The architecture is intentionally boring in the best way: clear boundaries, predictable flow, minimal magic. We ingest once, retrieve fast, answer with context, and score output quality so we know when things drift.

Ingest

Accept docs via dashboard or API

Parse

Normalize raw source into clean text

Chunk

Split into overlap-aware segments

Embed

Generate vectors using selected profile

Store

Save vectors in Actian + metadata in SQLite

Retrieve

Semantic or hybrid search with filters

Ground

Answer with sources, then score quality

Data Flows

Ingestion Flow

Upload docs, parse text, split into overlap-aware chunks (commonly around 512 tokens with overlap), embed, and upsert into Actian with metadata. Translation: we turn document chaos into searchable memory.

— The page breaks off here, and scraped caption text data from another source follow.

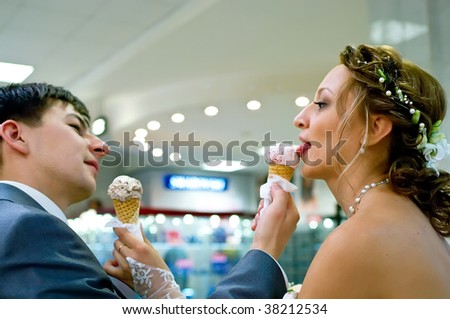 Portrait of the bride and groom with ice-cream. Shallow DOF - stock photo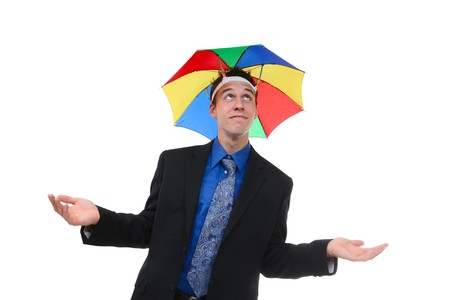 A handsome business man under a rainbow hat umbrella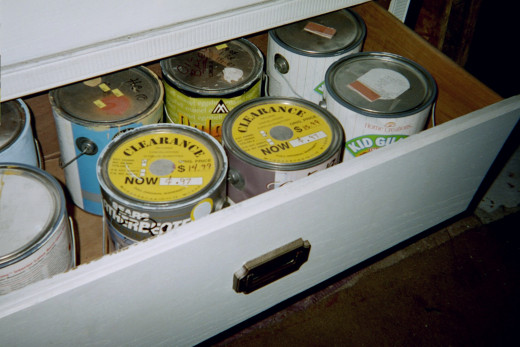 One of the drawers holding 8 gallon cans of paint.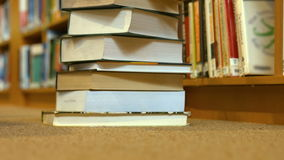 A stack of library books stock footage
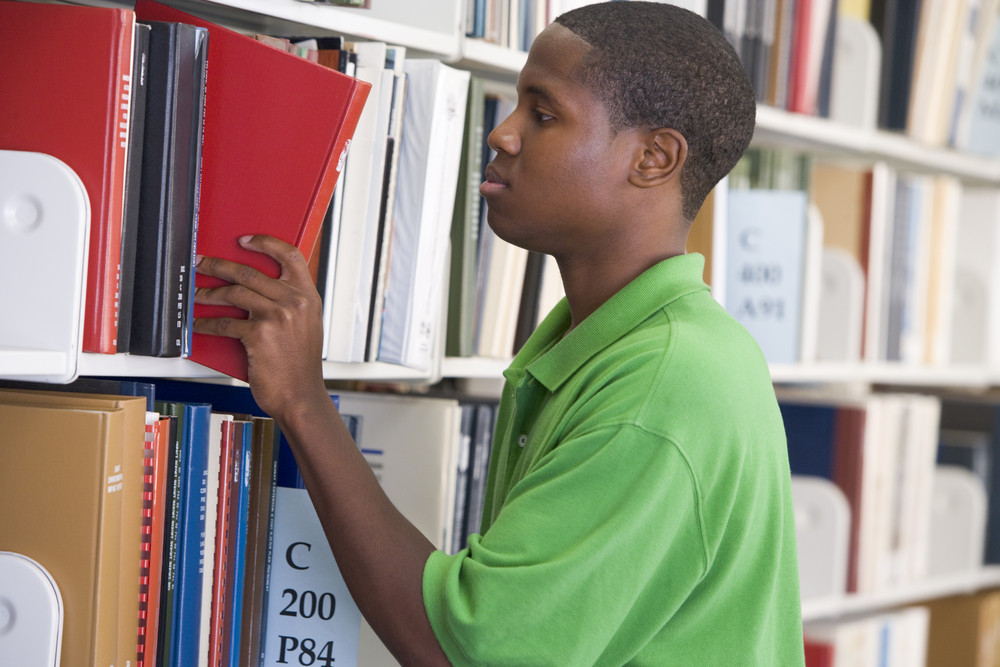 Male student selecting book from library shelf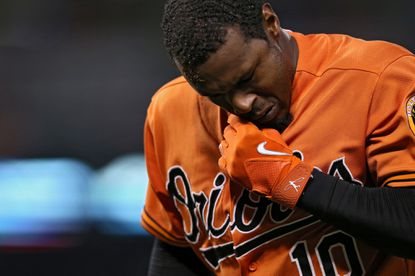 Orioles' Adam Jones wipes his face after being involved in a collision at first base against the Washington Nationals in the fifth inning at Camden Yards on July 11, 2015 in Baltimore.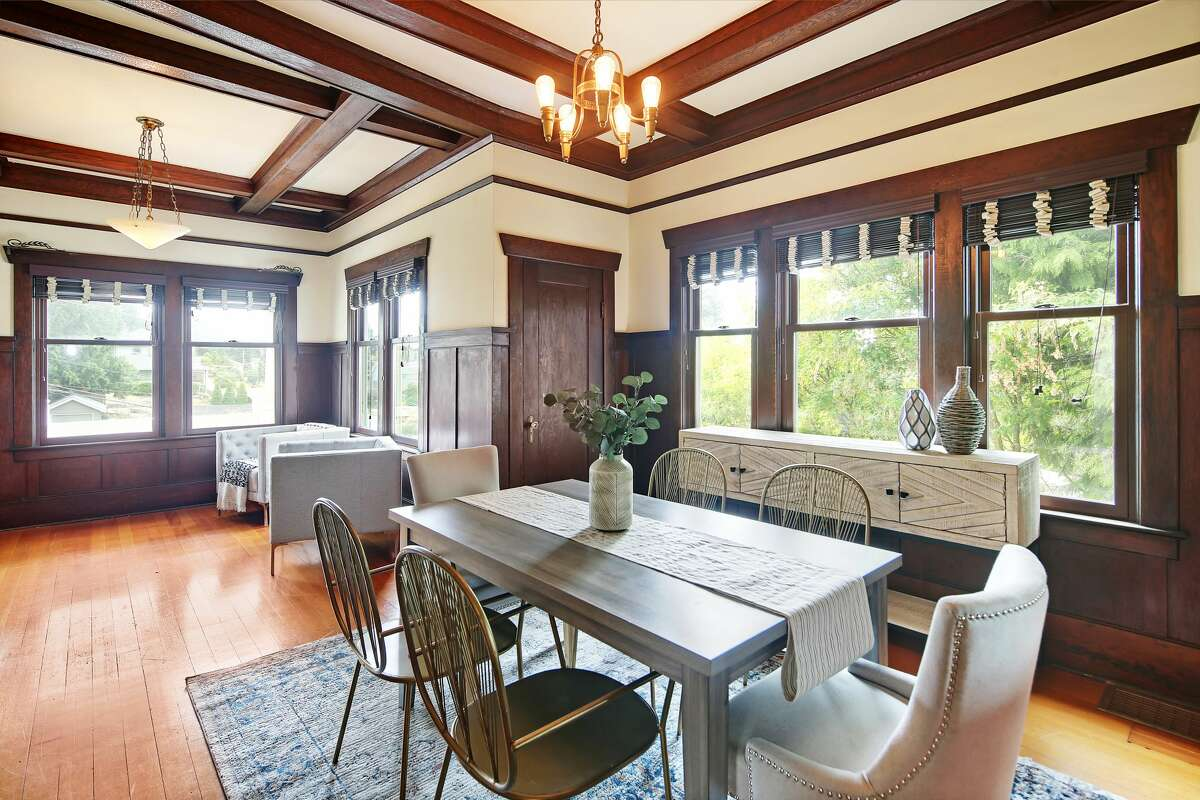 The formal dining room is surrounded by windows.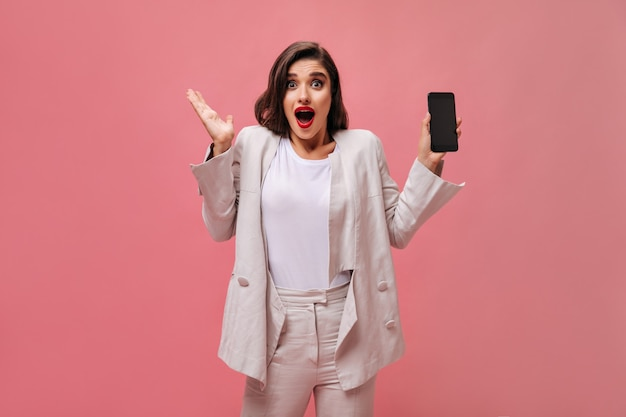 Shocked lady in cotton suit demonstrates phone on pink background.  surprised woman with bright lips in white clothes holds phone in her hands.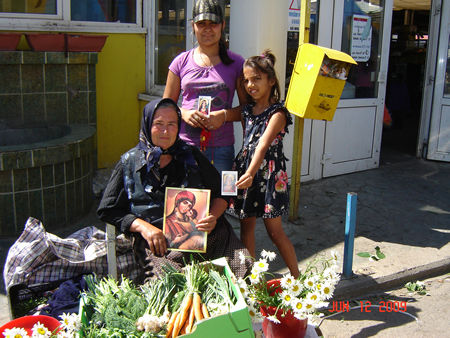 Poor people selling vegetables are happy to receive St. Philomena in their lifes. Thank you Patti.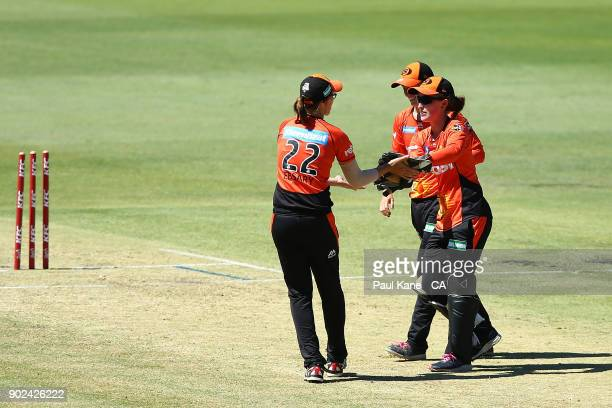Emily Smith and Lauren Ebsary of the Scorchers celebrate the runout of Harmanpreet Kaur of the Thunder during the Women's Big Bash League match...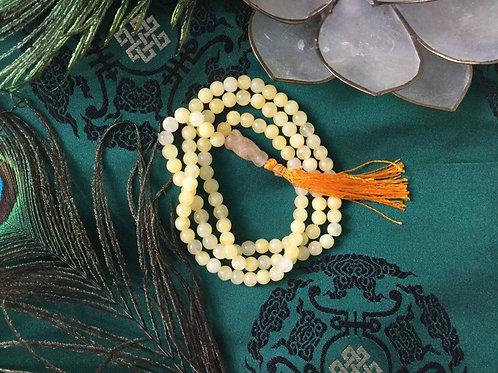Buddhist mala with yellow natural cornelean beads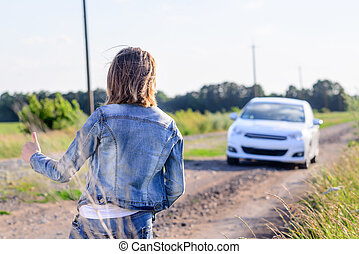 Woman hitchhiking on a rural road - Woman in denim jacket...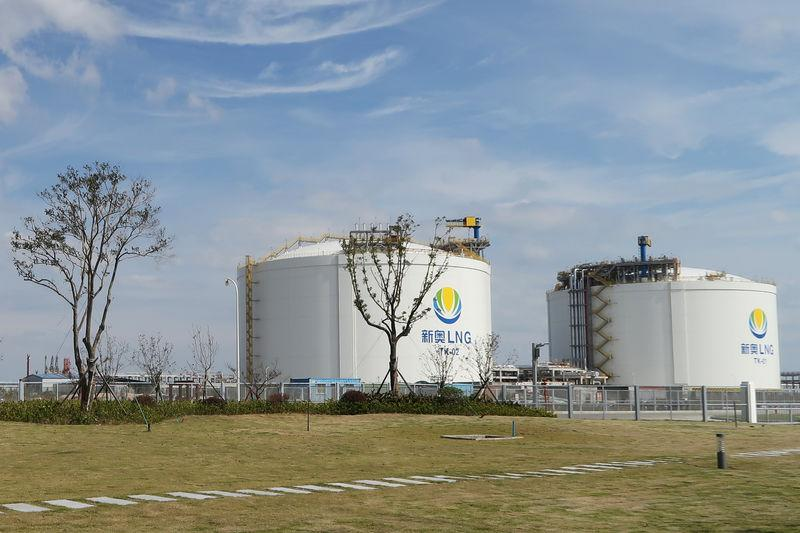 FILE PHOTO: Liquefied natural gas (LNG) storage tanks are seen at ENN's LNG import terminal in Zhoushan, Zhejiang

It supports docs and conversation-like sources, because yes, team knowledge also lives in chat logs and random transcript dumps.

Query Flow

User asks question, system embeds query, runs semantic or hybrid retrieval, picks top chunks, and injects only that context into the answer prompt.

This is the opposite of paste-everything-and-pray prompting. Cheaper, faster, and way less hallucinatory.

Memory Flow

Conversation history can be ingested into a dedicated `conversation_memory` index with session and user metadata. At query time we retrieve only relevant memory snippets, not the full transcript novel.

Net effect: the assistant feels consistent across sessions instead of acting like it had a hard reset every hour.

Observability Flow

Every query cycle gets scored for retrieval quality, chunk relevance, and hallucination rate. Alerts fire on threshold breaches so bad answers do not quietly become normal.

Because seeming fine in one demo is not a monitoring strategy.